Department of Ophthalmology, Johns Hopkins University School of Medicine, Baltimore, MD, United States of America.
Solomon H. Snyder Department of Neuroscience, Johns Hopkins University School of Medicine, Baltimore, MD, United States of America.
PLoS Comput Biol. 2019 Aug 30;15(8):e1007040. doi: 10.1371/journal.pcbi.1007040. eCollection 2019 Aug.
Single-cell RNA-sequencing (scRNA-seq) provides new opportunities to gain a mechanistic understanding of many biological processes. Current approaches for single cell clustering are often sensitive to the input parameters and have difficulty dealing with cell types with different densities. Here, we present Panoramic View (PanoView), an iterative method integrated with a novel density-based clustering, Ordering Local Maximum by Convex hull (OLMC), that uses a heuristic approach to estimate the required parameters based on the input data structures. In each iteration, PanoView will identify the most confident cell clusters and repeat the clustering with the remaining cells in a new PCA space. Without adjusting any parameter in PanoView, we demonstrated that PanoView was able to detect major and rare cell types simultaneously and outperformed other existing methods in both simulated datasets and published single-cell RNA-sequencing datasets. Finally, we conducted scRNA-Seq analysis of embryonic mouse hypothalamus, and PanoView was able to reveal known cell types and several rare cell subpopulations.

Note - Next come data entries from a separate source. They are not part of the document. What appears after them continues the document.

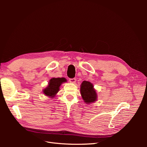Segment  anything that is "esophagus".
<instances>
[{
	"mask_svg": "<svg viewBox=\"0 0 147 147\" xmlns=\"http://www.w3.org/2000/svg\"><path fill=\"white\" fill-rule=\"evenodd\" d=\"M69 82L70 83H75L76 82V78H70L69 79Z\"/></svg>",
	"mask_w": 147,
	"mask_h": 147,
	"instance_id": "obj_1",
	"label": "esophagus"
}]
</instances>
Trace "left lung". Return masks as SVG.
Masks as SVG:
<instances>
[{
	"label": "left lung",
	"mask_w": 147,
	"mask_h": 147,
	"mask_svg": "<svg viewBox=\"0 0 147 147\" xmlns=\"http://www.w3.org/2000/svg\"><path fill=\"white\" fill-rule=\"evenodd\" d=\"M80 92L83 99L86 104L94 102L97 99V94L92 84L89 82L83 81L81 84Z\"/></svg>",
	"instance_id": "left-lung-1"
}]
</instances>
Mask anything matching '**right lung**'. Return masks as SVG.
I'll return each mask as SVG.
<instances>
[{
    "instance_id": "obj_1",
    "label": "right lung",
    "mask_w": 147,
    "mask_h": 147,
    "mask_svg": "<svg viewBox=\"0 0 147 147\" xmlns=\"http://www.w3.org/2000/svg\"><path fill=\"white\" fill-rule=\"evenodd\" d=\"M65 82H67L66 79L63 77L51 78L49 82L48 87L43 90V93L46 96L53 98L55 96L56 93L59 91L61 84Z\"/></svg>"
}]
</instances>
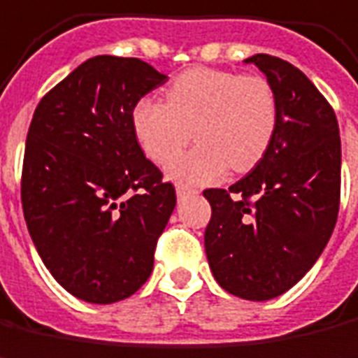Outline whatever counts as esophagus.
Listing matches in <instances>:
<instances>
[{
  "instance_id": "1",
  "label": "esophagus",
  "mask_w": 358,
  "mask_h": 358,
  "mask_svg": "<svg viewBox=\"0 0 358 358\" xmlns=\"http://www.w3.org/2000/svg\"><path fill=\"white\" fill-rule=\"evenodd\" d=\"M193 194H196L194 189H191V187H185V185H177V199H179V201H183V199H187V196H193Z\"/></svg>"
}]
</instances>
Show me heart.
<instances>
[{
	"instance_id": "b5f03b06",
	"label": "heart",
	"mask_w": 358,
	"mask_h": 358,
	"mask_svg": "<svg viewBox=\"0 0 358 358\" xmlns=\"http://www.w3.org/2000/svg\"><path fill=\"white\" fill-rule=\"evenodd\" d=\"M278 103L263 76L193 68L179 73L165 90V103L138 101L132 128L155 164L167 159L195 130L199 146L167 164V175L181 183L220 181L228 169L250 171L263 159L275 138Z\"/></svg>"
}]
</instances>
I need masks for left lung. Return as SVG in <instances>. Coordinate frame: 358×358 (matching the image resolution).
Masks as SVG:
<instances>
[{
	"label": "left lung",
	"instance_id": "left-lung-1",
	"mask_svg": "<svg viewBox=\"0 0 358 358\" xmlns=\"http://www.w3.org/2000/svg\"><path fill=\"white\" fill-rule=\"evenodd\" d=\"M267 76L278 124L267 154L226 189H206L204 250L234 296H280L312 268L331 238L341 196V140L334 108L302 71L268 54L248 58Z\"/></svg>",
	"mask_w": 358,
	"mask_h": 358
}]
</instances>
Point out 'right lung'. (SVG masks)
<instances>
[{
  "mask_svg": "<svg viewBox=\"0 0 358 358\" xmlns=\"http://www.w3.org/2000/svg\"><path fill=\"white\" fill-rule=\"evenodd\" d=\"M165 80L138 58L95 56L44 95L29 127L27 228L52 277L91 304L146 282L177 203L132 128L138 101Z\"/></svg>",
  "mask_w": 358,
  "mask_h": 358,
  "instance_id": "obj_1",
  "label": "right lung"
}]
</instances>
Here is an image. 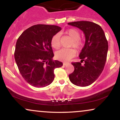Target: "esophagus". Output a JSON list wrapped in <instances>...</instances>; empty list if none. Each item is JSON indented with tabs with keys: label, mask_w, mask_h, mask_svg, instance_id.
I'll use <instances>...</instances> for the list:
<instances>
[{
	"label": "esophagus",
	"mask_w": 120,
	"mask_h": 120,
	"mask_svg": "<svg viewBox=\"0 0 120 120\" xmlns=\"http://www.w3.org/2000/svg\"><path fill=\"white\" fill-rule=\"evenodd\" d=\"M69 64V63H63V65H68Z\"/></svg>",
	"instance_id": "1"
}]
</instances>
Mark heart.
<instances>
[{
	"instance_id": "obj_1",
	"label": "heart",
	"mask_w": 120,
	"mask_h": 120,
	"mask_svg": "<svg viewBox=\"0 0 120 120\" xmlns=\"http://www.w3.org/2000/svg\"><path fill=\"white\" fill-rule=\"evenodd\" d=\"M65 34L68 35L72 39L71 46L77 49H80L83 46V42L80 39L81 34L78 30L75 29H69L66 30ZM51 45L55 49H58L60 47V35L56 34L52 37L51 40ZM75 51L73 49H61L56 53V59L59 60L67 61L74 57Z\"/></svg>"
}]
</instances>
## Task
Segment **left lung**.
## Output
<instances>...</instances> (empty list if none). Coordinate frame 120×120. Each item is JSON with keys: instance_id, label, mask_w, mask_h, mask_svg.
<instances>
[{"instance_id": "1", "label": "left lung", "mask_w": 120, "mask_h": 120, "mask_svg": "<svg viewBox=\"0 0 120 120\" xmlns=\"http://www.w3.org/2000/svg\"><path fill=\"white\" fill-rule=\"evenodd\" d=\"M79 28L85 35V44L79 54L81 63H72L74 71L69 75L71 82L76 86L85 87L94 82L101 73L107 60L108 45L104 31L93 22L76 21L68 24Z\"/></svg>"}]
</instances>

单细胞 RNA 测序 (scRNA-seq) 为深入了解许多生物学过程提供了新的机会。目前的单细胞聚类方法通常对输入参数敏感,并且难以处理密度不同的细胞类型。在这里,我们提出了全景视图 (PanoView),这是一种迭代方法,集成了一种新颖的基于密度的聚类方法,即凸包排序局部最大值 (OLMC),它使用启发式方法根据输入数据结构来估计所需的参数。在每次迭代中,PanoView 将识别最可信的细胞簇,并在新的 PCA 空间中用剩余的细胞重复聚类。在不调整 PanoView 中的任何参数的情况下,我们证明 PanoView 能够同时检测主要和罕见的细胞类型,并且在模拟数据集和已发表的单细胞 RNA-seq 数据集中均优于其他现有方法。最后,我们对胚胎小鼠下丘脑进行了 scRNA-Seq 分析,PanoView 能够揭示已知的细胞类型和几个罕见的细胞亚群。